__What you need to do__.
1. In the Spark mailing list thread, what does "spark.sql("set -v")" return?
2. Retype a passage from the Spark mailing list thread, beginning at the words "You are viewing" and stopping after the words "take a look.".
3. Write what comes next in the Spark mailing list thread about documenting the spark.sql.* options, starting after its last sentence.

__Text segment__.
○ ○ ○ ○
You are viewing a plain text version of this content. The canonical link for it is here.
Posted to dev@spark.apache.org by Hyukjin Kwon <gu...@gmail.com> on 2020/02/05 00:46:23 UTC

Re: More publicly documenting the options under spark.sql.*

FYI, PR was open at https://github.com/apache/spark/pull/27459. Thanks
Nicholas.
Hope guys find some time to take a look.

2020년 1월 28일 (화) 오전 8:15, Nicholas Chammas <ni...@gmail.com>님이
작성:

> I am! Thanks for the reference.
>
> On Thu, Jan 16, 2020 at 9:53 PM Hyukjin Kwon <gu...@gmail.com> wrote:
>
>> Nicholas, are you interested in taking a stab at this? You could refer
>> https://github.com/apache/spark/commit/60472dbfd97acfd6c4420a13f9b32bc9d84219f3
>>
>> 2020년 1월 17일 (금) 오전 8:48, Takeshi Yamamuro <li...@gmail.com>님이 작성:
>>
>>> The idea looks nice. I think web documents always help end users.
>>>
>>> Bests,
>>> Takeshi
>>>
>>> On Fri, Jan 17, 2020 at 4:04 AM Shixiong(Ryan) Zhu <
>>> shixiong@databricks.com> wrote:
>>>
>>>> "spark.sql("set -v")" returns a Dataset that has all non-internal SQL
>>>> configurations. Should be pretty easy to automatically generate a SQL
>>>> configuration page.
○ ○ ○ ○
__Data for analysis__.
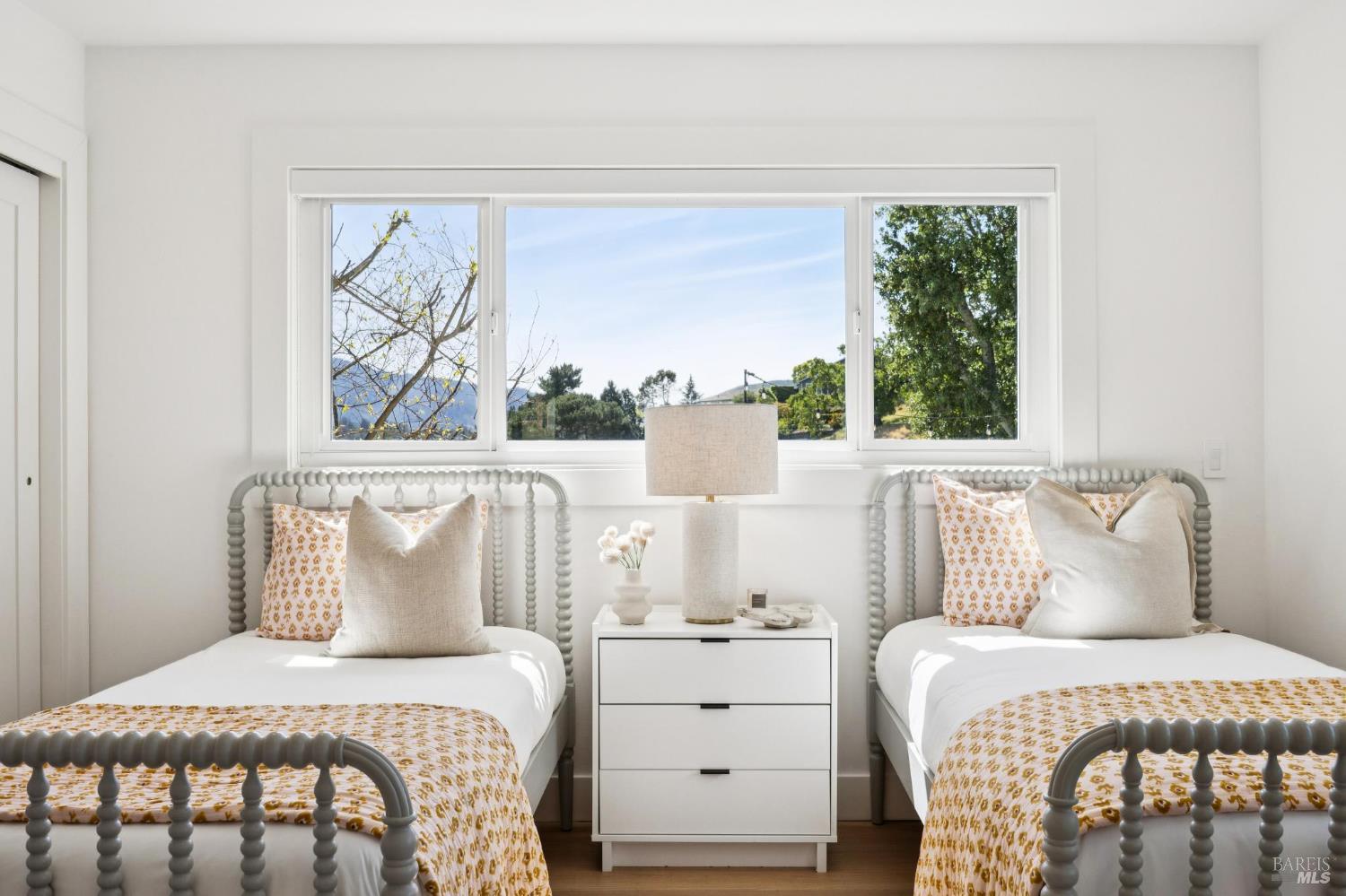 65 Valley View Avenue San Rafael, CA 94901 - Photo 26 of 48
○ ○ ○ ○
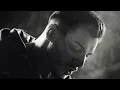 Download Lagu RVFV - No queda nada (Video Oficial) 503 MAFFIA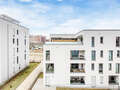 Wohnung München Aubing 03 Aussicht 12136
○ ○ ○ ○
__Responses__.
1. A Dataset that has all non-internal SQL configurations.

2.
You are viewing a plain text version of this content. The canonical link for it is here.
Posted to dev@spark.apache.org by Hyukjin Kwon <gu...@gmail.com> on 2020/02/05 00:46:23 UTC

Re: More publicly documenting the options under spark.sql.*

FYI, PR was open at https://github.com/apache/spark/pull/27459. Thanks
Nicholas.
Hope guys find some time to take a look.

3.
>>>>
>>>> Best Regards,
>>>> Ryan
>>>>
>>>>
>>>> On Wed, Jan 15, 2020 at 5:47 AM Hyukjin Kwon <gu...@gmail.com>
>>>> wrote:
>>>>
>>>>> I think automatically creating a configuration page isn't a bad idea
>>>>> because I think we deprecate and remove configurations which are not
>>>>> created via .internal() in SQLConf anyway.
>>>>>
>>>>> I already tried this automatic generation from the codes at SQL
>>>>> built-in functions and I'm pretty sure we can do the similar thing for
>>>>> configurations as well.
>>>>>
>>>>> We could perhaps mimic what hadoop does
>>>>> https://hadoop.apache.org/docs/r2.8.0/hadoop-project-dist/hadoop-common/core-default.xml
>>>>>
>>>>> On Wed, 15 Jan 2020, 10:46 Sean Owen, <sr...@gmail.com> wrote:
>>>>>
>>>>>> Some of it is intentionally undocumented, as far as I know, as an
>>>>>> experimental option that may change, or legacy, or safety valve flag.
>>>>>> Certainly anything that's marked an internal conf. (That does raise
>>>>>> the question of who it's for, if you have to read source to find it.)
>>>>>>
>>>>>> I don't know if we need to overhaul the conf system, but there may
>>>>>> indeed be some confs that could legitimately be documented. I don't
>>>>>> know which.
>>>>>>
>>>>>> On Tue, Jan 14, 2020 at 7:32 PM Nicholas Chammas
>>>>>> <ni...@gmail.com> wrote:
>>>>>> >
>>>>>> > I filed SPARK-30510 thinking that we had forgotten to document an
>>>>>> option, but it turns out that there's a whole bunch of stuff under
>>>>>> SQLConf.scala that has no public documentation under
>>>>>> http://spark.apache.org/docs.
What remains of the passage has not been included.